Eventually we got some 4' X 1' timber from my parents scrap pile (sorry 'might be useful one day' pile) and screwed it down to form a base for the panels.

Everyone had a go at the drill.

The panels were then screwed down over the black plastic liner (painted side down).


The floor was then painted with floor oil (which includes a varnish)

And the holes where filled with spak filler.

We now have a new lounge room floor and will be lining the ceiling and putting up wiring for lights tomorrow. My daughter has room for a bedroom of her own and we have used thirty three tyres from the pile. It looks great and feels good to walk on too. I am thinking of renaming our house 'the rubbish house' because we use so much rubbish in the building of it.

What do you think of our new floor??

Tuesday 24 December 2013

Square foot gardening update number two


The trailer bed I planted using the square foot gardening method is growing really well. I am pleased with the results, mostly. Some of the squares are not growing as well as I would like for a variety of reasons, but the bed looks great and I will be starting to pick greens for salads very soon.

The climbing and bush beans are thriving (as you can see), they are heading up the trellis and some are even growing out the top of the net.

The baby salad greens are ready to harvest too; don't they look yummy.

The little cucumbers are finally up and starting to grow. The beans are providing competition for light though; I will have to remember to plant the climbers further apart next time.

The Ceylon spinach is thriving and is ready to use but the mizuna, onions and carrots have not taken off as I would have liked. The germination rate for the carrots and onion was low too.

The eggplant is up and growing well and the Tokyo bekana is ready to eat but the silver beet is struggling and I am down to two in the square.

The capsicum is a seedling as none of the seeds I planted germinated, but it is growing really well.

So far I am impressed with the method, even though I will have to fine tune the planting a bit next time.
My advice to myself so far is;

Plant climbers with at least one square between them to minimize crowding.

Plant advanced seedlings of most vegetables (not carrots or beans).

Plant extra carrot seed, at least three per hole, to allow for poor germination.

Plant fast growers like beans two weeks after other seeds to reduce over shading of seedlings.


Elsewhere in the garden........


My marigolds are looking beautiful at the moment.

I have a big pot of Lemon Balm (Melissa) coming up right beside the door.




Saturday 21 December 2013

Happy Litha to all


Yesterday was Summer Solstice in the southern hemisphere (which includes us).
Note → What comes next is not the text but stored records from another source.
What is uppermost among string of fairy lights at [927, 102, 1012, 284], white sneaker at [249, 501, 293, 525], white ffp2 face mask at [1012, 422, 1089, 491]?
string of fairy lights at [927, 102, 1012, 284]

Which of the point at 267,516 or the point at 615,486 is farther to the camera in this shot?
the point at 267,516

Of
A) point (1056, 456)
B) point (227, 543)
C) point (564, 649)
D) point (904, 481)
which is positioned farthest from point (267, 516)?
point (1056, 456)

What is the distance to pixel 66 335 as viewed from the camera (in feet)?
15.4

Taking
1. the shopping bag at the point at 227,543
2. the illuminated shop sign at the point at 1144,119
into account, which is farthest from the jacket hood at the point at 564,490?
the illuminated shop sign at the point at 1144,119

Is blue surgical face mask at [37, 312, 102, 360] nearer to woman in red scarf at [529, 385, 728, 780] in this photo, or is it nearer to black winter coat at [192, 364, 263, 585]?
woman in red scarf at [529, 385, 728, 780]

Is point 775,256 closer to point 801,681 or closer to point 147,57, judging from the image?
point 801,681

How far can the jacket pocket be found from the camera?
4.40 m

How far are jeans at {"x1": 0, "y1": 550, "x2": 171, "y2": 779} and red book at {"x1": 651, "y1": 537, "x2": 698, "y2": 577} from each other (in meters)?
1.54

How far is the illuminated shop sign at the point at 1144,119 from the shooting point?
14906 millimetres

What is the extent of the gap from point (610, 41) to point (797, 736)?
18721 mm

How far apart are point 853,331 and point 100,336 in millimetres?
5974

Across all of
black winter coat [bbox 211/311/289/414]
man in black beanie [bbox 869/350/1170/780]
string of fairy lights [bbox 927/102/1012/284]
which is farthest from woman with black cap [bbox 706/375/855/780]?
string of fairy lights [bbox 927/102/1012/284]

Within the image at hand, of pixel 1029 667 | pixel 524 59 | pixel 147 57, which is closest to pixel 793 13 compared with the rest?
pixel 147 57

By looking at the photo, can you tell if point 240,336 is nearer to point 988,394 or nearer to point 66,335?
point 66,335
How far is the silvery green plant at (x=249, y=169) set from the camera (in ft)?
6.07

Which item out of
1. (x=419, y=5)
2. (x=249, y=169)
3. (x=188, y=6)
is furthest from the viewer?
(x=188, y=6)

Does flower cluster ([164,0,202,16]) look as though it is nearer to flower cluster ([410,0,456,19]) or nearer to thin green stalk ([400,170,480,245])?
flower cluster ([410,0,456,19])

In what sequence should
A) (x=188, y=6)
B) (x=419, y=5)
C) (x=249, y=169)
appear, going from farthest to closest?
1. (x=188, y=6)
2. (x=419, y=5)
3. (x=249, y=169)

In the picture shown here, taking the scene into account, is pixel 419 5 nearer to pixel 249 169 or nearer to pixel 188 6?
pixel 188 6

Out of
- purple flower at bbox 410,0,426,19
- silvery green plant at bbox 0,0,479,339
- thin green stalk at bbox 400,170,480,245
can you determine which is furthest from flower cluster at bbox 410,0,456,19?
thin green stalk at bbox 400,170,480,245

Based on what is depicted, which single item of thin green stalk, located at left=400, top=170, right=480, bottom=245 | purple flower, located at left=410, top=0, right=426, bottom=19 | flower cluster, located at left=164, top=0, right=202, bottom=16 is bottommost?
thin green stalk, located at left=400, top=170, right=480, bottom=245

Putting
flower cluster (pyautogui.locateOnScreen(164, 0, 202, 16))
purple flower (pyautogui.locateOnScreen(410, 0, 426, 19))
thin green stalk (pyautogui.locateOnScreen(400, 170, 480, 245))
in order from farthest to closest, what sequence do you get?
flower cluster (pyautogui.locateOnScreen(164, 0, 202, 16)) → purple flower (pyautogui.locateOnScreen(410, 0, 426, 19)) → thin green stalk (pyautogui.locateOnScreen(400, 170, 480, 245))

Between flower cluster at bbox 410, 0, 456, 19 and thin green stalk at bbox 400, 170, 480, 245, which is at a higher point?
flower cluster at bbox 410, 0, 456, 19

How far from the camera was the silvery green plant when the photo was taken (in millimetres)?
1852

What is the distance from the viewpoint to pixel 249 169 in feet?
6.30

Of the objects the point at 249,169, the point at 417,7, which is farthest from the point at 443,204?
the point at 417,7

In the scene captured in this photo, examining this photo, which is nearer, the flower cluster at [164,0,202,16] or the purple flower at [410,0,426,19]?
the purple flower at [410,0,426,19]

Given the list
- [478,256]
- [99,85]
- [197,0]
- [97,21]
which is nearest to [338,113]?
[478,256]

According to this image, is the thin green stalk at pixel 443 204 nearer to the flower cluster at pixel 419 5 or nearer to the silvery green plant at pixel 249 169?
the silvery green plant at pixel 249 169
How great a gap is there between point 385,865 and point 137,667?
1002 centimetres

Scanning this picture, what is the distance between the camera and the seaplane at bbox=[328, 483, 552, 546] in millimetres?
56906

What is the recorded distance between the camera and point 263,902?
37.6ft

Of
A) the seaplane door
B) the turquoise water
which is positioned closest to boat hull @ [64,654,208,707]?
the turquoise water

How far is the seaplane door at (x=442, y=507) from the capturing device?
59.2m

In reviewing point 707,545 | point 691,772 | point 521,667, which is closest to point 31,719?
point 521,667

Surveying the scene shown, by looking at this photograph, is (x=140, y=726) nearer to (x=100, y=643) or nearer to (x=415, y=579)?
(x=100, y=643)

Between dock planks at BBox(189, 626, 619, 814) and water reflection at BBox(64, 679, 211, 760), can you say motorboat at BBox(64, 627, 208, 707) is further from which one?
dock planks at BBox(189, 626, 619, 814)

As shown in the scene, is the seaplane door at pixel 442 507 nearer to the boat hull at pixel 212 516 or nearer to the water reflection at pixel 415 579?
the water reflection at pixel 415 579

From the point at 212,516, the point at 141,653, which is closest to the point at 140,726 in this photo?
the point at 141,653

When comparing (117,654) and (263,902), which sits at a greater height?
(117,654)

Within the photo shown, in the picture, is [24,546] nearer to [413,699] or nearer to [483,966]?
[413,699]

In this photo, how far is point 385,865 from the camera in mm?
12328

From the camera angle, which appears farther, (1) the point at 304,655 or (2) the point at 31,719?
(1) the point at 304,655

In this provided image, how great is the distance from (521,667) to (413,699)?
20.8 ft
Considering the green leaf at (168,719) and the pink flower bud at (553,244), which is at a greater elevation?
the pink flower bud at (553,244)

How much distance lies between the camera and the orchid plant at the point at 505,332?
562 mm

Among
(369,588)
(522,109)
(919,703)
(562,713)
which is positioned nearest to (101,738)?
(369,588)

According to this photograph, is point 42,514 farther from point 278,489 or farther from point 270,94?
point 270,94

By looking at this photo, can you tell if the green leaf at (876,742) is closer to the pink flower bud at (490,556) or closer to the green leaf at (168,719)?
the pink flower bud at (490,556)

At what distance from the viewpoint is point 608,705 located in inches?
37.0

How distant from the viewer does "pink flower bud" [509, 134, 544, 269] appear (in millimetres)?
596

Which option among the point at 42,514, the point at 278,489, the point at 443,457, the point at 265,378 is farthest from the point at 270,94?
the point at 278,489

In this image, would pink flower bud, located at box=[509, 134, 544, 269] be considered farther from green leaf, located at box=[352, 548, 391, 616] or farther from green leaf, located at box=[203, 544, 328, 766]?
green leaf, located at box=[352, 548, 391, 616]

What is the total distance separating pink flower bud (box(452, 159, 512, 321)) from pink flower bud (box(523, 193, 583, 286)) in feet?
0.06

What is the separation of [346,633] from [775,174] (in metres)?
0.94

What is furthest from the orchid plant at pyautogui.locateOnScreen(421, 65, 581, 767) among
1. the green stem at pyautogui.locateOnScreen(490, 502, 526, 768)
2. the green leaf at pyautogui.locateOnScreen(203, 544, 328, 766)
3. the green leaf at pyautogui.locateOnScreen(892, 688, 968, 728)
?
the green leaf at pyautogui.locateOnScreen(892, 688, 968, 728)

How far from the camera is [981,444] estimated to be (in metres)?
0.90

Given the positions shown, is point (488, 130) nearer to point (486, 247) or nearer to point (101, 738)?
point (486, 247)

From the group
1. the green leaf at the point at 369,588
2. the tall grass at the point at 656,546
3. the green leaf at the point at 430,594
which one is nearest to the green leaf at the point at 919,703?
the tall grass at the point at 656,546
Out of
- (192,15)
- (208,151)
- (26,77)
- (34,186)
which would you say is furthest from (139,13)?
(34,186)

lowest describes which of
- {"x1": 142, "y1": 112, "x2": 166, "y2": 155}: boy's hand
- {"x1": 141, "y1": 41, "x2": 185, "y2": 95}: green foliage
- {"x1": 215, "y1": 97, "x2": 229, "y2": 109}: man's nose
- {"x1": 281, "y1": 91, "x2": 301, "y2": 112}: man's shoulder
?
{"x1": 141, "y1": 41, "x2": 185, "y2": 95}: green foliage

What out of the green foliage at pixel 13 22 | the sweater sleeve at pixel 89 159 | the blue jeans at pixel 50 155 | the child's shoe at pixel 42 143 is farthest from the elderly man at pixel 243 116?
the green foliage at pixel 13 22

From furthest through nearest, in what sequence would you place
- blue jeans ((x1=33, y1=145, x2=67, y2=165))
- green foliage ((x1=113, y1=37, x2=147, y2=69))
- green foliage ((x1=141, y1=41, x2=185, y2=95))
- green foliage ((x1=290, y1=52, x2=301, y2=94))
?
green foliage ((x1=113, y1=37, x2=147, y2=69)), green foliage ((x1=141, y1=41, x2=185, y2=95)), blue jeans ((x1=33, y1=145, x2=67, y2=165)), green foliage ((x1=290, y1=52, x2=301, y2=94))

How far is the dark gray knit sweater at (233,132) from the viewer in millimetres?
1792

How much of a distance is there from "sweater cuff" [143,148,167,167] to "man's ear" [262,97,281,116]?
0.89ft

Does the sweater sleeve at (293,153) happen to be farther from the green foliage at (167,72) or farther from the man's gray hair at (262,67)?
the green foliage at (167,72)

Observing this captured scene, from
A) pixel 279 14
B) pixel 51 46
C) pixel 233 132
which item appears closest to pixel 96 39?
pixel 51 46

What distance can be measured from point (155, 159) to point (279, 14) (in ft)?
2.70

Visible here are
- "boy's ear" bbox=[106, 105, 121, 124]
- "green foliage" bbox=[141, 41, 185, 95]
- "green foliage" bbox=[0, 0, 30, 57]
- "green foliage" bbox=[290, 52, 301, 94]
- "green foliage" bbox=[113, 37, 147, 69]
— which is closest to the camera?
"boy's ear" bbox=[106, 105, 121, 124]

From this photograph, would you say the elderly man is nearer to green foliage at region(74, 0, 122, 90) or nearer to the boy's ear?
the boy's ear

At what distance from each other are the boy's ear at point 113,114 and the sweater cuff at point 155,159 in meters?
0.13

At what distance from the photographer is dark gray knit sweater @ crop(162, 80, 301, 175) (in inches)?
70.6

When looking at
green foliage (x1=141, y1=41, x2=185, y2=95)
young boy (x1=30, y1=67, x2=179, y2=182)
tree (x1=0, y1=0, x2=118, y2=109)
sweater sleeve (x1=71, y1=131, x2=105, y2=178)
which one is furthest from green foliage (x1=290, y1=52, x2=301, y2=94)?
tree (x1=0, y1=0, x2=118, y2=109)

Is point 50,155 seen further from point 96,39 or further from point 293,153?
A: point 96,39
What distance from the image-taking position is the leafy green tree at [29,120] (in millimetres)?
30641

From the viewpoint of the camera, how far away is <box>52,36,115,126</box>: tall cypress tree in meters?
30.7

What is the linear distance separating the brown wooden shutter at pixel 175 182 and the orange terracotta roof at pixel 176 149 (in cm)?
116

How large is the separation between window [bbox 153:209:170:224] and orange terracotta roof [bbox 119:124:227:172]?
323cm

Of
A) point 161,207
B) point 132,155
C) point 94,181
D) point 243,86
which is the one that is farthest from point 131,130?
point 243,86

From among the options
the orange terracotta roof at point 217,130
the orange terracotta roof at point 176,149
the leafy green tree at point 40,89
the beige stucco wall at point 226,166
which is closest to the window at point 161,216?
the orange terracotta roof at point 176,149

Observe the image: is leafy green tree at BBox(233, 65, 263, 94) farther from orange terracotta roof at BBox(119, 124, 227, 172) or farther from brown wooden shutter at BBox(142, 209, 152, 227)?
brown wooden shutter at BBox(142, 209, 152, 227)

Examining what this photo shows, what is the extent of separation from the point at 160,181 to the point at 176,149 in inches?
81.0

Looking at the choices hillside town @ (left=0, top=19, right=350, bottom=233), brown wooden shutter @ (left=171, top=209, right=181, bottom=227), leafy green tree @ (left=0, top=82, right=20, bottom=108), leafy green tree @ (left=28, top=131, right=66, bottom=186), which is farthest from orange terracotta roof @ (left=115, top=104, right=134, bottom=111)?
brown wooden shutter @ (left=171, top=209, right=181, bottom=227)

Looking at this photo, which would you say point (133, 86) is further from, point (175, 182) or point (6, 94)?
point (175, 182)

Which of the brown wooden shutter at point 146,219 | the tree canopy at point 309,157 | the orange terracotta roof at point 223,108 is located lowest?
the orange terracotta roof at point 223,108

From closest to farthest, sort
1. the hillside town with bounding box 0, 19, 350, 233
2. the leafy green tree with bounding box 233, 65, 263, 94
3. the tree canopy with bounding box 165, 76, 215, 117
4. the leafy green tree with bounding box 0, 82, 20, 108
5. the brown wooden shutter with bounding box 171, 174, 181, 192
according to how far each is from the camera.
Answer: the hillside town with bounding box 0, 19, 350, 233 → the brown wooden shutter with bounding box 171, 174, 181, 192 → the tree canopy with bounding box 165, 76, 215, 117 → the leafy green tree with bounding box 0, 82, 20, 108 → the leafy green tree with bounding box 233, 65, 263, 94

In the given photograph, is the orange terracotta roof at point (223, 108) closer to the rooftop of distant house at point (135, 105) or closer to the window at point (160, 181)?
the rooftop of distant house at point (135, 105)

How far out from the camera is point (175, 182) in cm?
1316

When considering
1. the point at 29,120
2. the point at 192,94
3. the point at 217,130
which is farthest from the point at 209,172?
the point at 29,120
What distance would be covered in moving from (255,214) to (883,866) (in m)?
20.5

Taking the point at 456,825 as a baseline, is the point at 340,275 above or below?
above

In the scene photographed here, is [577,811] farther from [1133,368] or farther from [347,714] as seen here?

The Earth's annual journey around the sun has bought us back to the peak of solar strength and the promise that 'this too shall pass' and winter will come again.




Every year we head to water for our Litha celebration; it pays to have water close when playing with fire.
Litha is a celebration of the sun reaching the height of his strength and a realization that everything is cyclic and even the awesome power of the sun waxes and wanes. We decorate the altar and surrounds with sun symbols and imagery. We perform a ritual to say thank you for the light and heat that let us live on this planet, then we party.

Decorating the tree behind the altar (facing North)



The altar is coming together nicely too

I love the twisted branches of this tree.

The Sun Lord's mask.



My partner wearing his Litha crown.

The Sun Lord in a light hearted moment.

The mask after the ritual, hanging in the tree, watching over our revels.

The Sun Lord casting the flaming spear into the water to symbolize his current strength and the shortening of the days from this point onward as the suns strength wanes towards winter.


Feasting from the altar.

The spear is floating in there somewhere




Happy Litha to all. I hope your day was as pleasant as ours.



A holed rock hanging in the tree.

A rock with a hole in it (naturally formed) is called a hagstone. It protects the area it is hung in from negative energy and if you look through it maybe you will see the faerie world.